### INPUT DATA ###

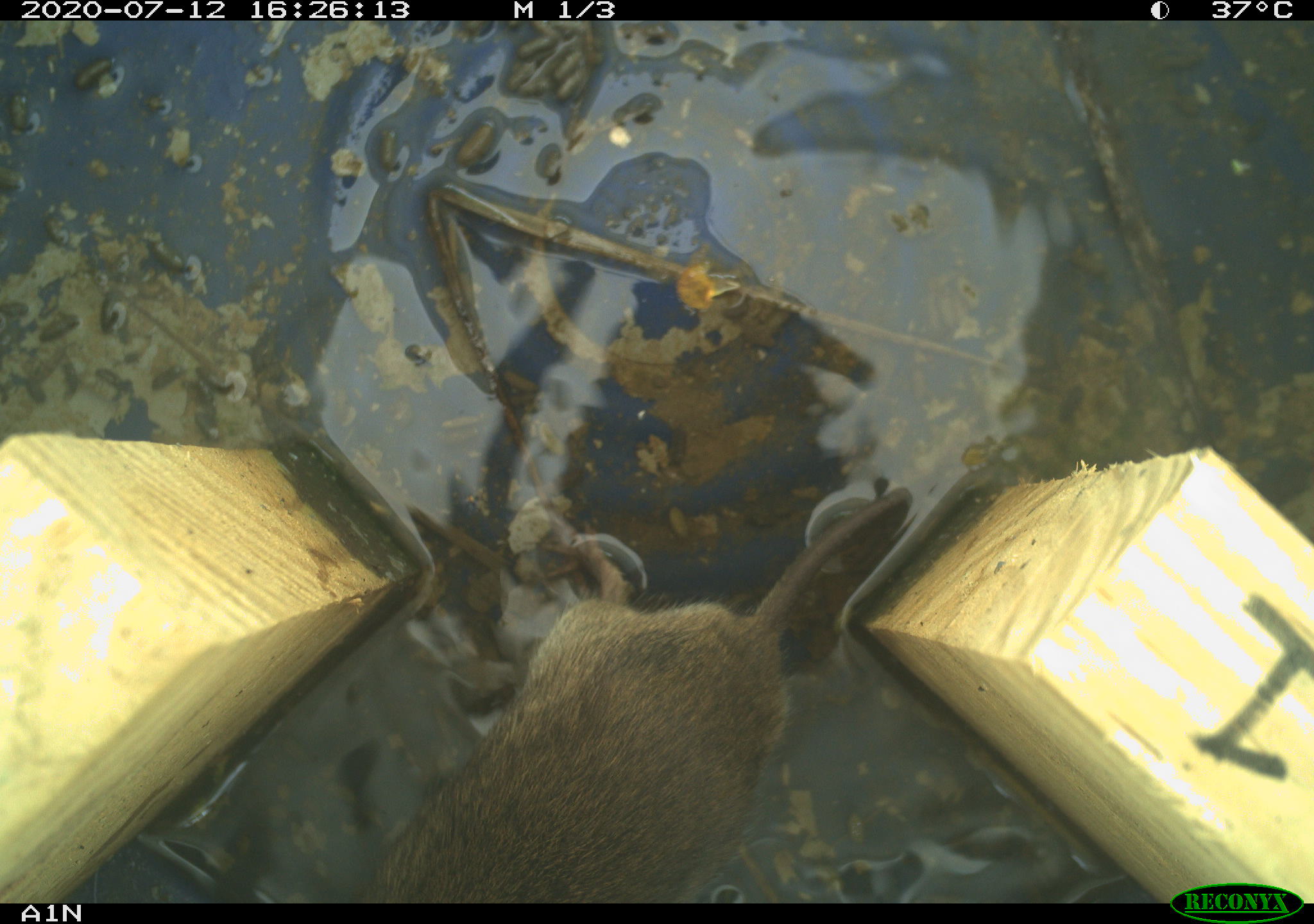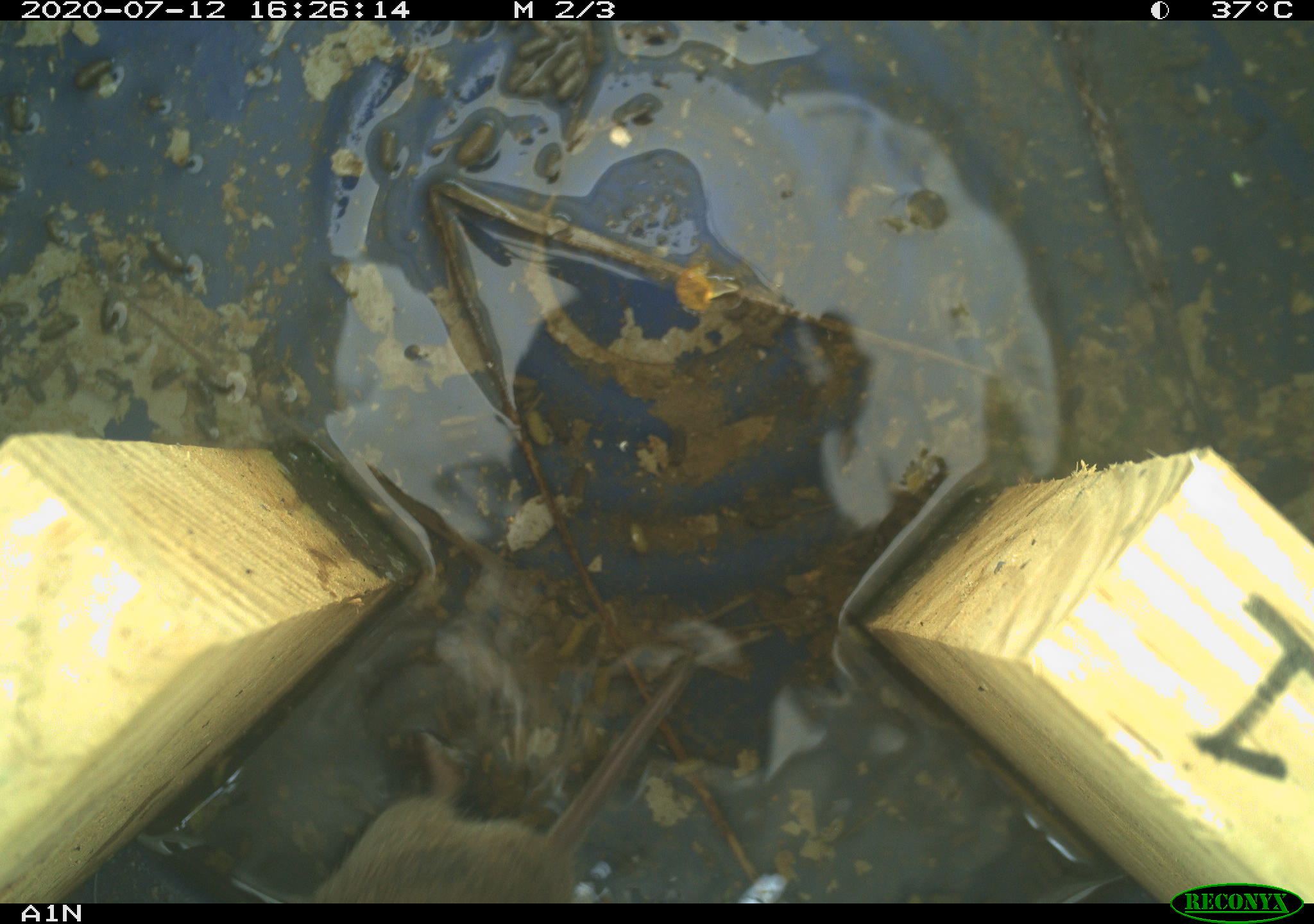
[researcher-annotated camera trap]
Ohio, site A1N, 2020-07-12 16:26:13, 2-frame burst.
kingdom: Animalia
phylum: Chordata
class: Mammalia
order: Rodentia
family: Cricetidae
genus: Microtus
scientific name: Microtus pennsylvanicus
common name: meadow vole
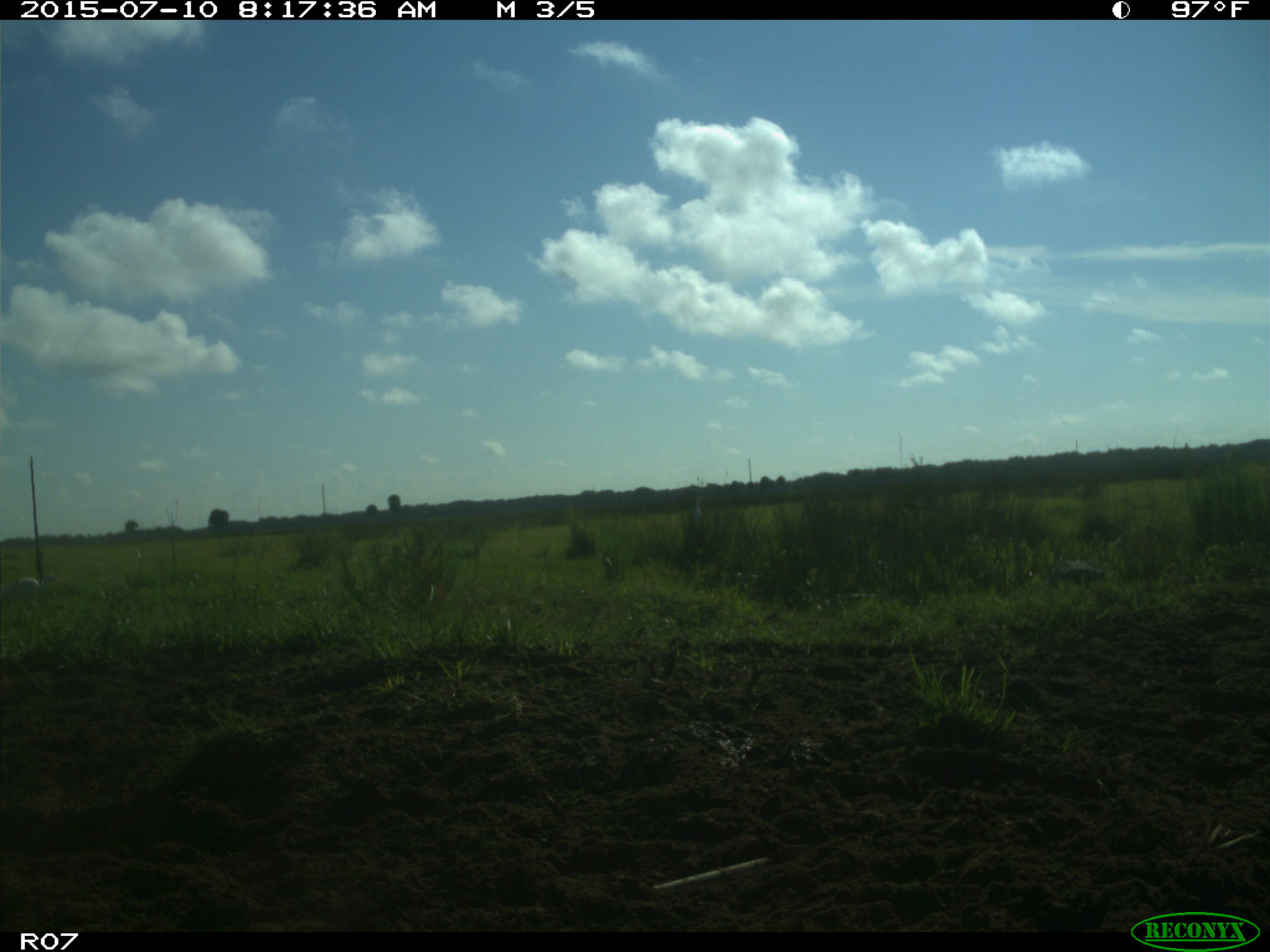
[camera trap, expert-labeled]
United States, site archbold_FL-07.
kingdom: Animalia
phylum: Chordata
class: Aves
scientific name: Aves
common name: birds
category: unidentified bird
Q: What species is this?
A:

###

EXERCISE OBJECTIVE: Copy from the line with "[camera trap, expert-labeled]" to the final line of the records, inclusive, and add nothing else.

RESULT:
[camera trap, expert-labeled]
United States, site archbold_FL-07.
kingdom: Animalia
phylum: Chordata
class: Aves
scientific name: Aves
common name: birds
category: unidentified bird
Q: What species is this?
A:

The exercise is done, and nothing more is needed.